Developmental trauma occurs when an individual experiences a series of events which may or may not be shocking of themselves, but are painful, disturbing, and overwhelming.  This type of trauma is called “developmental” because it disrupts the normal intrinsic development, or maturation, of a child or adult.  A child suffers developmental trauma, for example, when they are subjected to repeated verbal or physical abuse.  Adults can experience developmental trauma also, when the circumstances of their lives prevents them from growing or thriving in physical, emotional, mental, or spiritual ways.

The economic straightjacket of our recent past has put a severe limit on opportunities for adults to grow and prosper.  People are feeling thwarted and trapped in their efforts to provide for themselves and their families.  They’re learning to adapt, or they’re dealing with their frustration and pain by going numb.  Some of us respond to crises with denial.  Some of us respond with action; some of us tend to freeze into paralysis.  There are many things people do to survive in times of crisis and difficulty.  In the meantime, whether they feel it or not, they’re frying emotionally and physically.  Their systems are under siege, 24/7.

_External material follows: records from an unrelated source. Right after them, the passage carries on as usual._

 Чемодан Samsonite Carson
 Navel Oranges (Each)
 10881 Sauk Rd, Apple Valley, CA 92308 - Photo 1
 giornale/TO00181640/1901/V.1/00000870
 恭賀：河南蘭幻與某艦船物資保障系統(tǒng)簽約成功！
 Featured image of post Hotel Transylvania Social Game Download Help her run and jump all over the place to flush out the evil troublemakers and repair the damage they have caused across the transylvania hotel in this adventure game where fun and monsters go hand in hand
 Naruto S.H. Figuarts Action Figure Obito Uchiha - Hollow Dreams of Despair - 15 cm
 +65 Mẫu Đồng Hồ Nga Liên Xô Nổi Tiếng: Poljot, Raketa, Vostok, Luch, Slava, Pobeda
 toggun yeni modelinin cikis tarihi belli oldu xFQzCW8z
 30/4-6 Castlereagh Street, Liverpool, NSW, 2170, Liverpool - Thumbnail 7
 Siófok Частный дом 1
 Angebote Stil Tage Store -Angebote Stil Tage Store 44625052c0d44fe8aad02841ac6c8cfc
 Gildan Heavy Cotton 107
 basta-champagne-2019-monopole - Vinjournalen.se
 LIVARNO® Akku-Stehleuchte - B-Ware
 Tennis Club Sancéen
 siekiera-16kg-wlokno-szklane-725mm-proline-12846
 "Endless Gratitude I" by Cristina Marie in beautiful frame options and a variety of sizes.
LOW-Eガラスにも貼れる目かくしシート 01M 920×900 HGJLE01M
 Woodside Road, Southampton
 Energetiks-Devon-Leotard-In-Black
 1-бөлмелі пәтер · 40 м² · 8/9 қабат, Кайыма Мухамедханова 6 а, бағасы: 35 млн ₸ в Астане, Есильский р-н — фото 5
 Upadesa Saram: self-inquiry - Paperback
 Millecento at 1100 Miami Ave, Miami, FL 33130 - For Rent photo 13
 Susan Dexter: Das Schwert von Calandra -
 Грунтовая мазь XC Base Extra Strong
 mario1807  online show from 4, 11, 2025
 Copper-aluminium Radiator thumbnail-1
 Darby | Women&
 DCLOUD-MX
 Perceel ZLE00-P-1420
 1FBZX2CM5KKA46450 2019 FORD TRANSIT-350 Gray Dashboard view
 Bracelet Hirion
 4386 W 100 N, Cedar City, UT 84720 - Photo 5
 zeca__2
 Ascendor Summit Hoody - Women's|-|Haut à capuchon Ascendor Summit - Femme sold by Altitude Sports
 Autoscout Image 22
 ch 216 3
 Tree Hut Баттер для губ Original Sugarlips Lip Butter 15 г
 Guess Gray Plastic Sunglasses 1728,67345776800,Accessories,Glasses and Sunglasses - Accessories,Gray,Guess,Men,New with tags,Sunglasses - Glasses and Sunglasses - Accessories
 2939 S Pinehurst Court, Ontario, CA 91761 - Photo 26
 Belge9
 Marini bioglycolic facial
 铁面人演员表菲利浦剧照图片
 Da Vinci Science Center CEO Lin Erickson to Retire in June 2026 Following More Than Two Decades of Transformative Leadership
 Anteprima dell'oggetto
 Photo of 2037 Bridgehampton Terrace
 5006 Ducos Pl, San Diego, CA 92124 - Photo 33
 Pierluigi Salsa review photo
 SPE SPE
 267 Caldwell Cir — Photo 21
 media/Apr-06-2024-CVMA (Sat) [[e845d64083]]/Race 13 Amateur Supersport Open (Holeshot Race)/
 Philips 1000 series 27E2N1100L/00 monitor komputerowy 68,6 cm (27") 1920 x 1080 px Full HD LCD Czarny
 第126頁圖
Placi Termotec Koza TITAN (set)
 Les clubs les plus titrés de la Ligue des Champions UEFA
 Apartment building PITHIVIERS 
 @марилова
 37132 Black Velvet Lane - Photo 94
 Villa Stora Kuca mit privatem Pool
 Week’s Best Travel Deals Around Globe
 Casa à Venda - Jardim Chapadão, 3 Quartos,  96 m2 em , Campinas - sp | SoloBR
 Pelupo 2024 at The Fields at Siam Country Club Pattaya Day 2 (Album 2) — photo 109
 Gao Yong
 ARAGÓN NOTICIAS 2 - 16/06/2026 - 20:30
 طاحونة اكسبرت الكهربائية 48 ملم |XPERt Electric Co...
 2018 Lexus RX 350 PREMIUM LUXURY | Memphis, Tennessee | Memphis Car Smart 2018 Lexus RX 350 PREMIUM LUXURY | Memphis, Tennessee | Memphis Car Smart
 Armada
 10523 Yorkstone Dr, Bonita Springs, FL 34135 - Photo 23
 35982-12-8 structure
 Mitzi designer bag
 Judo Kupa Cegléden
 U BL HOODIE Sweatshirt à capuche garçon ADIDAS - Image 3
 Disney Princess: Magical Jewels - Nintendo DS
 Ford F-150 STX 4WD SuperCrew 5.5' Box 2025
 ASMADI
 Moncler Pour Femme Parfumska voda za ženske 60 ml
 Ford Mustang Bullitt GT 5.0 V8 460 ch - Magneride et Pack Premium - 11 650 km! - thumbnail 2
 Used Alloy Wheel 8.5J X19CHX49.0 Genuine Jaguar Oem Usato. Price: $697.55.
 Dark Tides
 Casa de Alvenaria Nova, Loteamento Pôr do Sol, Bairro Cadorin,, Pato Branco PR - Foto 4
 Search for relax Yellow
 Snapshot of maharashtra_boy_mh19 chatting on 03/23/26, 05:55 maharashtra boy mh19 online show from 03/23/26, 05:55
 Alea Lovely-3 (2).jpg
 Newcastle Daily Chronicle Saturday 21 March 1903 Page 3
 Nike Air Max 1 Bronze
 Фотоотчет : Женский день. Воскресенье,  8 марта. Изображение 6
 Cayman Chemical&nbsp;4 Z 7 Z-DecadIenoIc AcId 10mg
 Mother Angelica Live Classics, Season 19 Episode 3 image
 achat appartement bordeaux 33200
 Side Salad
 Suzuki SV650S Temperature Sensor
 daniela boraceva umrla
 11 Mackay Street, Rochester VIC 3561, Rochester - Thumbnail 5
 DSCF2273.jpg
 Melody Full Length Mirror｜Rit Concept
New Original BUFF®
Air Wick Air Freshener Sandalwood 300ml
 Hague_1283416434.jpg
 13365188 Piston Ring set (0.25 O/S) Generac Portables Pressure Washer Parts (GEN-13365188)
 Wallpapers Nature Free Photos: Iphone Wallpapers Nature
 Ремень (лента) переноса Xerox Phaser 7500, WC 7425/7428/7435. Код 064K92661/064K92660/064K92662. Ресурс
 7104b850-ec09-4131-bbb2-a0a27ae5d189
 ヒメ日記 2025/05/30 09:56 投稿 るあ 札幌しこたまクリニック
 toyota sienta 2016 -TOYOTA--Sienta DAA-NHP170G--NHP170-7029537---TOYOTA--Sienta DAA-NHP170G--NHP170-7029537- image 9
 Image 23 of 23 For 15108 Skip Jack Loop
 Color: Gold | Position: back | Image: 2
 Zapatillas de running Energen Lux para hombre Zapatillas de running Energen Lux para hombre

My heart goes out to all of you who find yourselves in this painful, devastating situation.  I too have experienced recent financial trauma.

In the hope that it will provide you some relief, I promised last week to include suggestions for how to deal with ongoing stress – the “wealth, health, and stealth” kind.  These suggestions may make it possible for you to keep your unavoidable stress from turning into avoidable trauma.  You saw some of these ideas at work in the story of the Morrows and Bodens.  In the midst of difficult circumstances and events, I encourage you to try the following:

  1. Slow down, don’t panic
  2. Remember you’re not alone
  3. Think through your options
  4. Ask for help, don’t isolate yourself
  5. Take good care of yourself physically and emotionally
  6. Don’t blame yourself for things beyond your control
  7. Reduce the pressure on yourself in every way possible
  8. Keep your perspective, others are suffering too
  9. Look for ways to help others, and to give back to those who’ve helped you
  10. Don’t lose hope, focus on the positive

These ten steps are fairly simple, but I know they are truly not easy.  I’ll be back next week to go through these steps in more detail.  I’ll provide suggestions for how you can get started using these steps in real-life, practical ways.  I know these steps can help you, because I use them and teach them to my patients, and I’ve seen them make a world of difference in these hard times.  I encourage you to give them a try.